- Supreme Court of the United States

Argued 2 April, 2014 Decided 25 June, 2014
- Full case name: Fifth Third Bancorp v. Dudenhoeffer
- Docket no.: 12-751
- Citations: 573 U.S. 409 (more) 134 S. Ct. 2459; 189 L. Ed. 2d 457

Holding
- There is no statutory basis for a 'presumption of prudence' test under ERISA. ESOP fiduciaries share the same duty of care as non-ESOP fiduciaries.

Court membership
- Chief Justice John Roberts Associate Justices Antonin Scalia · Anthony Kennedy Clarence Thomas · Ruth Bader Ginsburg Stephen Breyer · Samuel Alito Sonia Sotomayor · Elena Kagan

Case opinion
- Majority: Breyer, joined by unanimous

Laws applied
- Employee Retirement Income Security Act of 1974

= Fifth Third Bancorp v. Dudenhoeffer =

Fifth Third Bancorp v. Dudenhoeffer, 573 U.S. 409 (2014), was a United States Supreme Court case in which the court found Employee stockownership (ESOP) fiduciaries have the same prudential duties as non-ESOP fiduciaries, as set by ERISA, except that they are not required to diversify their investments beyond shares of the employer's stock.

== Background ==

Fifth Third Bancorp, a large financial services company, maintained a defined contribution retirement plan / 401(k) (specifically an Employee stock ownership (ESOP)) for its employees. In September 2009, a group of its former employees and current 401(k) participants file a class action lawsuit against Fifth Third and its corporate officers (in their capacity as administrators of the 401(k)), alleging that they violated their ERISA-mandated fiduciary duty under ERISA. Specifically, the employees alleged that Fifth Third and its officers should have known that Fifth Third's stock was overvalued.

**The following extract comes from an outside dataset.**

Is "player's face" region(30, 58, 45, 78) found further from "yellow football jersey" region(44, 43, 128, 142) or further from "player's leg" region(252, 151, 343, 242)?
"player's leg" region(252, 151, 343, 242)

Per the complaint, the stock was overvalued due to the firm's involvement in risky subprime lending and that officers had made material misstatements about the company's financial prospects to inflate the value of the company's stock. The employees alleged that a prudent fiduciary acting in good faith stewards of the ESOP's assets should have taken steps to address this overvaluation or protect the plan participants from the risks. Instead, they continued to buy and hold Fifth Third stock until the market crashed in July 2007, wiping out over 3/4ths of the company's stock value and leaving the plaintiffs destitute.

== In lower courts ==

The lawsuit, which was filed in the Southern District Court of Ohio, was originally dismissed by that court. The District Court ruled that the 401(k) plan administrators were entitled to a 'presumption of prudence' with respect to their decision to continue buying and holding their own company's stock. The Sixth Circuit reversed the District Court, ruling that additional evidence would be needed before a court could rule on whether the 'presumption of prudence' should apply. Fifth Third appealed the Sixth Circuit's decision to the Supreme Court of the United States in December 2012.

== Supreme Court opinion ==

The Supreme Court vacated the Sixth Circuit's ruling and remanded the case back to the lower courts for further reconsideration. Writing for a unanimous court, Justice Stephen Breyer determined that administrators of ESOPs are not entitled to a special 'presumption of prudence' with respect to their decision-making. Rather, they are held to the same legal standard of care as any other fiduciary under ERISA. The Supreme Court accepted the petitioners' argument that allowing lawsuits against ESOP fiduciaries may discourage employers from offering ESOP plans in the first place (thus contravening Congress's intent), but resolved the dilemma by creating guidelines for lower courts to apply in future cases at the motion to dismiss stage.